*Texto de leitura*
....

2.2 Factos não provados e fundamentação da fixação da matéria de facto

 

            Não se provou o montante exacto das taxas de serviço de comerciante e taxas multilaterais de intercâmbio cobradas em valor inferior a € 0,125.

            Os factos foram dados como provados com base nos documentos que se referem e em afirmações do Requerente não impugnadas pela Autoridade Tributária e Aduaneira.

 

            3. Matéria de direito

 

            A Autoridade Tributária e Aduaneira efectuou correcções ao Imposto do Selo apurado pela Requerente no ano de 2014, entendendo que deveria ter liquidado Imposto do Selo, aplicando a verba 17.3.4 da TGIS, no âmbito da sua actividade relativamente à “Taxa de Serviço do Comerciante” (TSC) e à taxa multilateral de intercâmbio e comissões interbancárias cobradas pela utilização de ATM’s, quer para pagamentos quer para levantamentos com cartões.

            A Requerente defende no presente processo, em suma, que, não há lugar a pagamento de Imposto do Selo relativamente a estas taxas e que, a existir, não será sobre ela que recai a obrigação de liquidação.

....

Entradas de um conjunto de dados de anotação
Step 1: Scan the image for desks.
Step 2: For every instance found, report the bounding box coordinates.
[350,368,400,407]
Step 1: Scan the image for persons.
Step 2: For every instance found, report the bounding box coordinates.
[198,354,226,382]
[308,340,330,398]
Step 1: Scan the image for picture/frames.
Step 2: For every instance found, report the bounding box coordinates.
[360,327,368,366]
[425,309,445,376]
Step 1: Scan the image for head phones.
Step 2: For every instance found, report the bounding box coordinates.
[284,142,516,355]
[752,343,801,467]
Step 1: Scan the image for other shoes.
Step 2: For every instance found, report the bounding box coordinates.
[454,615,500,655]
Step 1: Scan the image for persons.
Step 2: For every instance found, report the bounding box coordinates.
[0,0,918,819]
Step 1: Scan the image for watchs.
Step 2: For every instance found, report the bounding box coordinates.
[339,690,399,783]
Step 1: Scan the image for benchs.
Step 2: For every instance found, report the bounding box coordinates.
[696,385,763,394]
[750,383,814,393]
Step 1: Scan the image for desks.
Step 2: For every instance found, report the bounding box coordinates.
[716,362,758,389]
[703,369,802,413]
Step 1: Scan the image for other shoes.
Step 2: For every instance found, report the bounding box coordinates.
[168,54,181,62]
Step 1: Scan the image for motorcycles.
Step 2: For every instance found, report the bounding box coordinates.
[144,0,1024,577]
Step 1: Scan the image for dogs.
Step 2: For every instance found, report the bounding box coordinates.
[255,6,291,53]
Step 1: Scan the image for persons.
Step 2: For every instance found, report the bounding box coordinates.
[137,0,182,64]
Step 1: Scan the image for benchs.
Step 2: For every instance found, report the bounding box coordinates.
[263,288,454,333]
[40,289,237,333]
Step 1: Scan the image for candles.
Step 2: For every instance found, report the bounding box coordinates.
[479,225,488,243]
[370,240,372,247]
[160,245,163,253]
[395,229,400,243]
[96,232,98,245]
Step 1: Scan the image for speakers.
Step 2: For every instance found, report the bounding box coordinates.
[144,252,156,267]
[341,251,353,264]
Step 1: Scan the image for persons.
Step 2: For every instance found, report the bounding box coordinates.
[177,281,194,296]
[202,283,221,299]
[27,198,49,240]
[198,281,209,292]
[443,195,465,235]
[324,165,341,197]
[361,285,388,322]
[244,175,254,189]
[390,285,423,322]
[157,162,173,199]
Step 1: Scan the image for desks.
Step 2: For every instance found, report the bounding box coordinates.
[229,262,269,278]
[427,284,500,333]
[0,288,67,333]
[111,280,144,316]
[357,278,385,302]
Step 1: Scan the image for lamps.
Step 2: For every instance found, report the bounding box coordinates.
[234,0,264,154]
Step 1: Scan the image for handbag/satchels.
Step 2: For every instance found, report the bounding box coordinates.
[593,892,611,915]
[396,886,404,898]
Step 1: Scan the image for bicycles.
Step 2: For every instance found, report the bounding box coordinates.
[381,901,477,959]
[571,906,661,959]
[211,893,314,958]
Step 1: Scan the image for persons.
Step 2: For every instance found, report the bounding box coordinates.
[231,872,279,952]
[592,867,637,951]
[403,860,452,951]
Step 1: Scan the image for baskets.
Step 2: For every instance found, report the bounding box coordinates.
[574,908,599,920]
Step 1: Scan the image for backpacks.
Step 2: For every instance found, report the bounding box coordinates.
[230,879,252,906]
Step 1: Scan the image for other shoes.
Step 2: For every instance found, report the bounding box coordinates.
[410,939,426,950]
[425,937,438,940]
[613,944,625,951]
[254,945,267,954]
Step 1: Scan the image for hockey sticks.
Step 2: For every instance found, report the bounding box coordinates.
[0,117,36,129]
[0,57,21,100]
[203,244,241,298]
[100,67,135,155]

....

*Exercício*
Transcreva o trecho do texto de leitura que vai de "A Autoridade Tributária e Aduaneira efectuou" até "obrigação de liquidação.", trocando "Imposto do Selo" por "imposto em causa".

*Resposta ao exercício*
A Autoridade Tributária e Aduaneira efectuou correcções ao imposto em causa apurado pela Requerente no ano de 2014, entendendo que deveria ter liquidado imposto em causa, aplicando a verba 17.3.4 da TGIS, no âmbito da sua actividade relativamente à “Taxa de Serviço do Comerciante” (TSC) e à taxa multilateral de intercâmbio e comissões interbancárias cobradas pela utilização de ATM’s, quer para pagamentos quer para levantamentos com cartões.

            A Requerente defende no presente processo, em suma, que, não há lugar a pagamento de imposto em causa relativamente a estas taxas e que, a existir, não será sobre ela que recai a obrigação de liquidação.